SELECTED TEXT
------------------------------
Strizic v. Northwestern Corporation et al
Filing
22
ORDER granting 5 Motion to Dismiss Def Lowney; Pl's Compl DISMISSED without prejudice as to Def Lowney; denying 12 Motion to Remand. Signed by Judge Charles C. Lovell on 3/19/2015. (MKB)
IN THE UNITED STATES DISTRICT COURT
FOR THE DISTRICT OF MONTANA
HELENA DIVISION
DANIEL STRIZIC,
CV 14–40–H–CCL
Plaintiff,
ORDER
vs.
NORTHWESTERN CORPORATION,
PEGGY LOWNEY, and STANDARD
INSURANCE COMPANY,
Defendants.
Before the Court are two motions: Defendants’ Motion to Dismiss
Defendant Peggy Lowney (Doc. 5) and Plaintiff’s Motion for Remand (Doc. 12).
Defendants removed this case to federal court, alleging that this Court has
jurisdiction under both the diversity of citizenship statute, 28 U.S.C. § 1332, and
the removal statute, 28 U.S.C. § 1441. Defendants assert that Plaintiff has
fraudulently joined a Northwestern’s employee, Lowney, as a party for the purpose
of defeating diversity jurisdiction. (Doc. 1, Notice of Removal at 3, ¶ 5.)
This breach of contract and unfair trade practices action is brought by
Daniel Strizic (“Strizic”), who is a former employee of Defendant Northwestern
Corporation (“Northwestern”). Strizic alleges that Northwestern breached its
contract with him by denying his claim for short-term disability payments.
------------------------------
RECORD SET

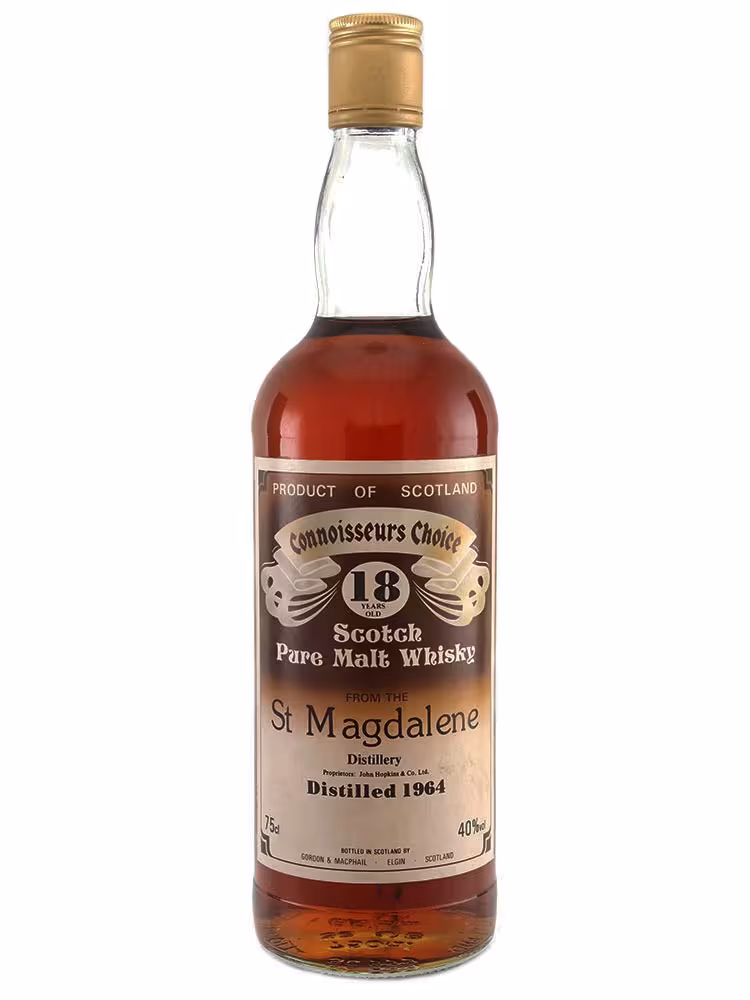 St Magdalene 1964 18 Year Old Gordon and MacPhail 40% 75cl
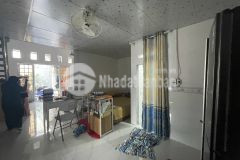 Nhà mặt tiền tân thới hiệp 13 quận 12 210m2 ngang bề thế 10.5m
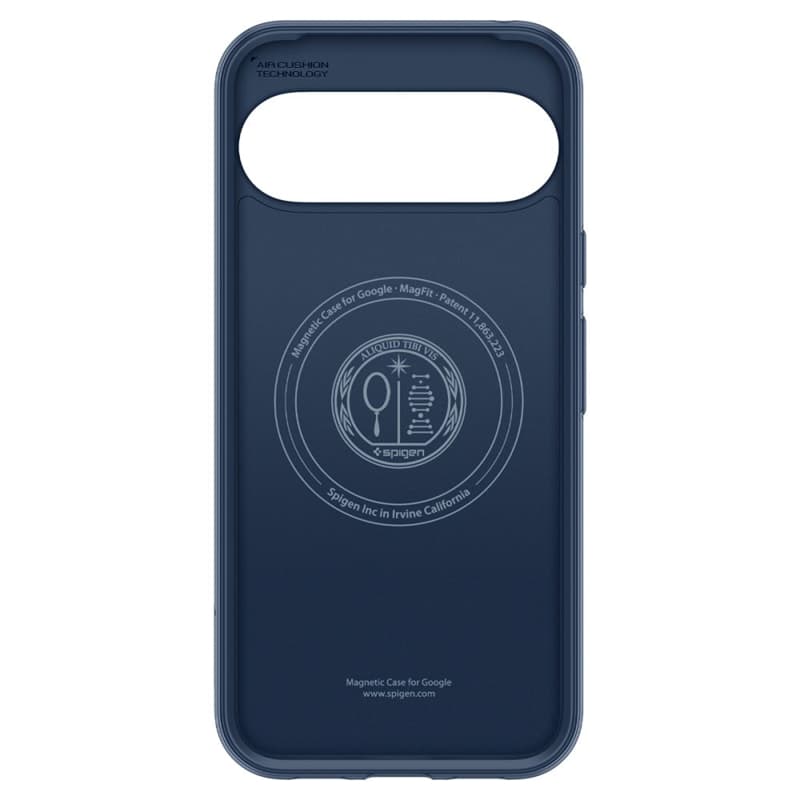Spigen Parallax Mag MagSafe - Case for Google Pixel 10 / 10 Pro (Midnight Blue) 5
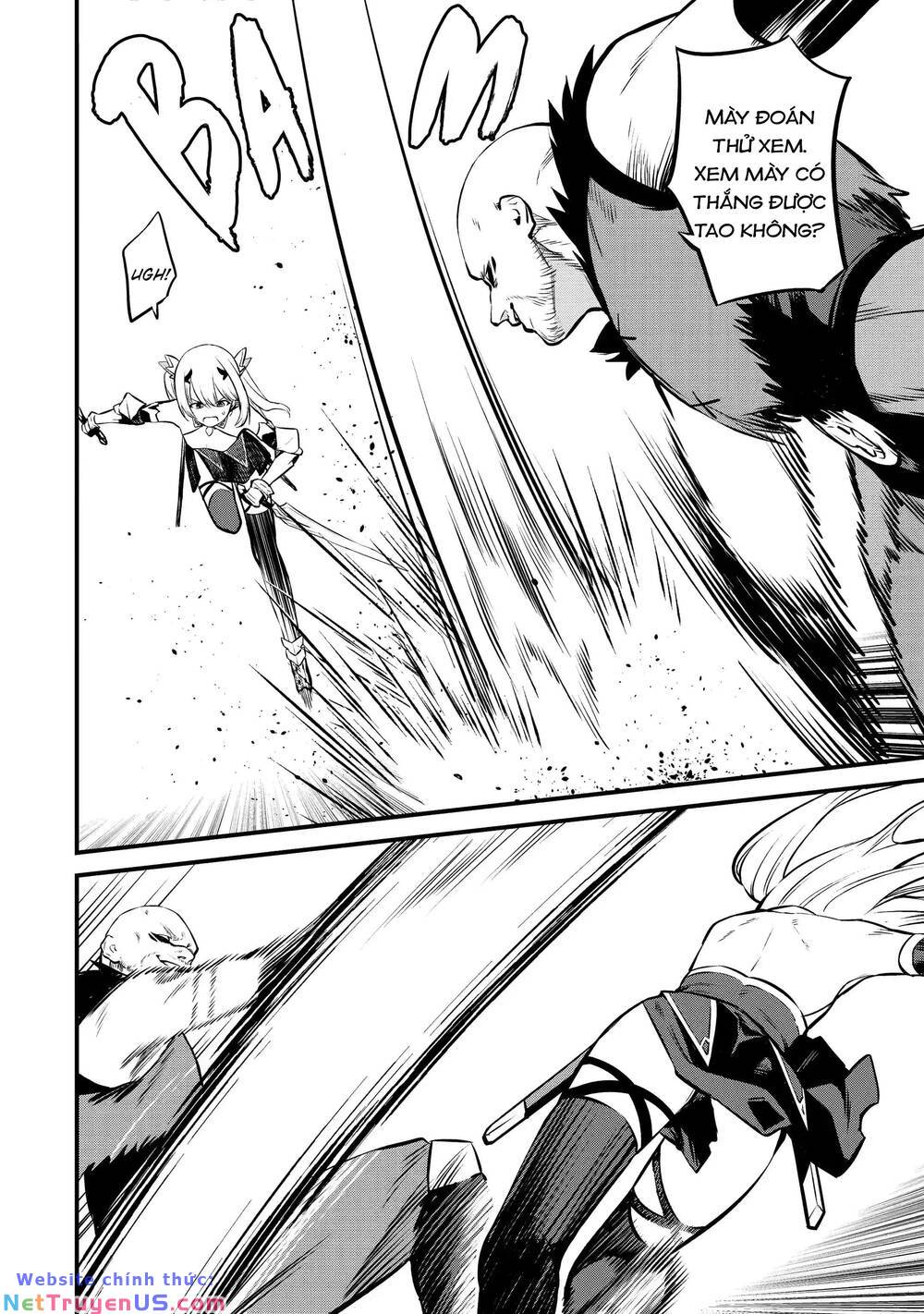 nhà 「sáng tạo làng」 độc nhất - cuộc sống thư thái với kỹ năng xây dựng làng đầy mùi gian lận chapter 11 15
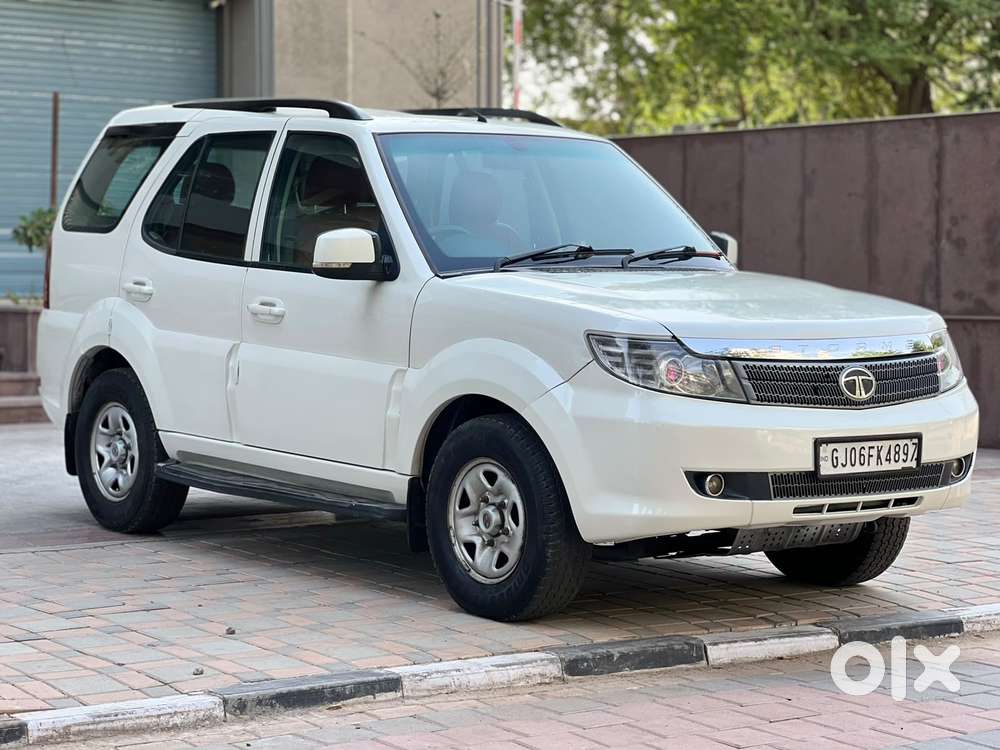 Tata Safari Storme Ex, 2013, Diesel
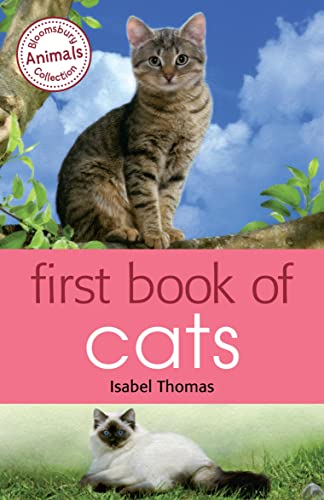 Stock image for First Book of Cats for sale by GF Books, Inc.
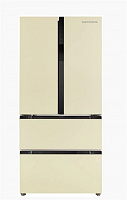 Холодильник SIDE-BY-SIDE KUPPERSBERG RFFI 184 BEG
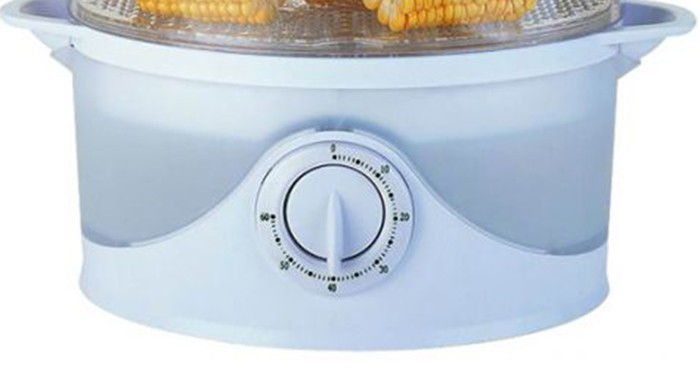 Nồi hấp điện đa năng Legi LG-02HA - Hàng chính hãng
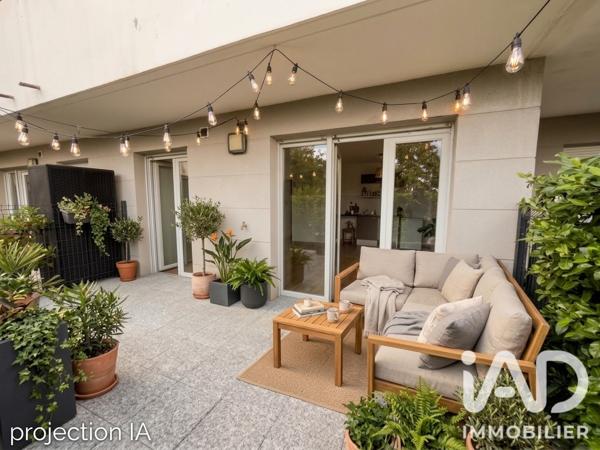 Studio à vendre 31 m² La Rochette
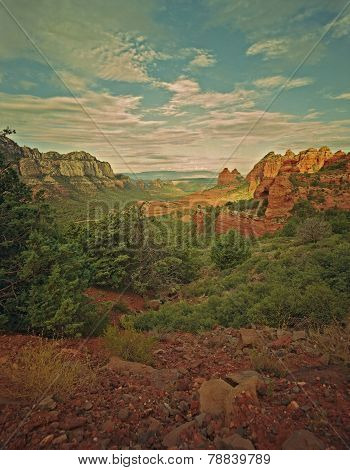 Sedona Valley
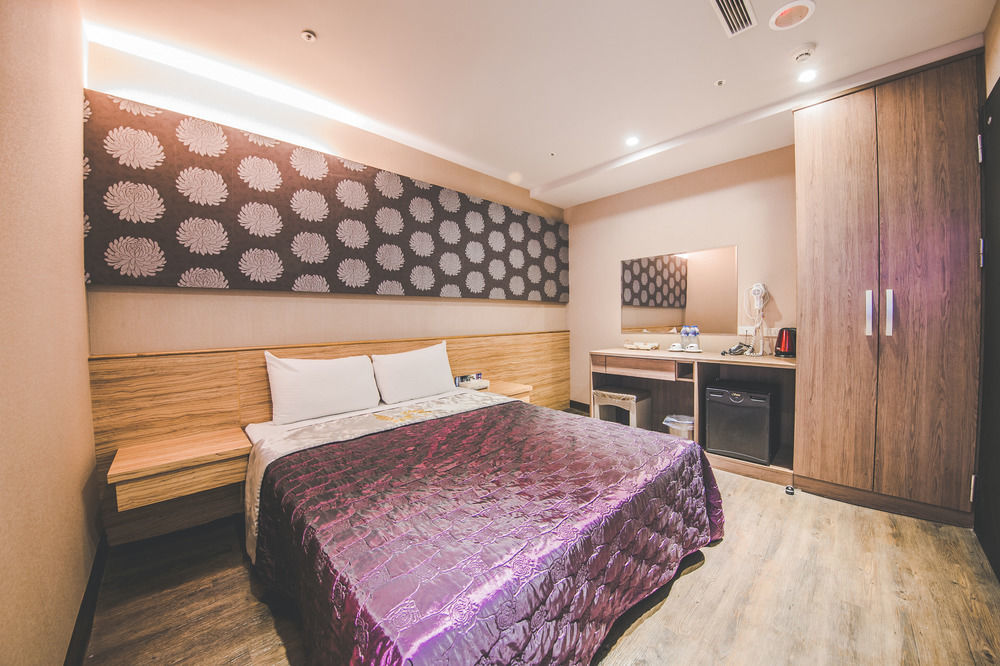 Colors Infinity Inn Đài Bắc Ngoại thất bức ảnh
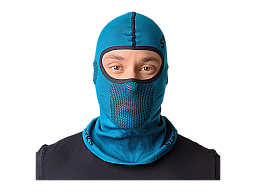 STARKS Подшлемник Light Smooth унисекс,изумруд L-XL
------------------------------
WHAT YOU NEED TO DO
#1 Translate this sentence from the court order into Spanish: "Strizic alleges that Northwestern breached its contract with him by denying his claim for short-term disability payments."
#2 According to the court order, which judge signed it?
#3 Reproduce the part of the court order starting with "Strizic v. Northwestern" and going on through "on 3/19/2015. (MKB)".

ACTIVITY ANSWERS
#1 Strizic alega que Northwestern incumplió su contrato con él al denegar su reclamación de pagos por discapacidad a corto plazo.

#2 Judge Charles C. Lovell.

#3
Strizic v. Northwestern Corporation et al
Filing
22
ORDER granting 5 Motion to Dismiss Def Lowney; Pl's Compl DISMISSED without prejudice as to Def Lowney; denying 12 Motion to Remand. Signed by Judge Charles C. Lovell on 3/19/2015. (MKB)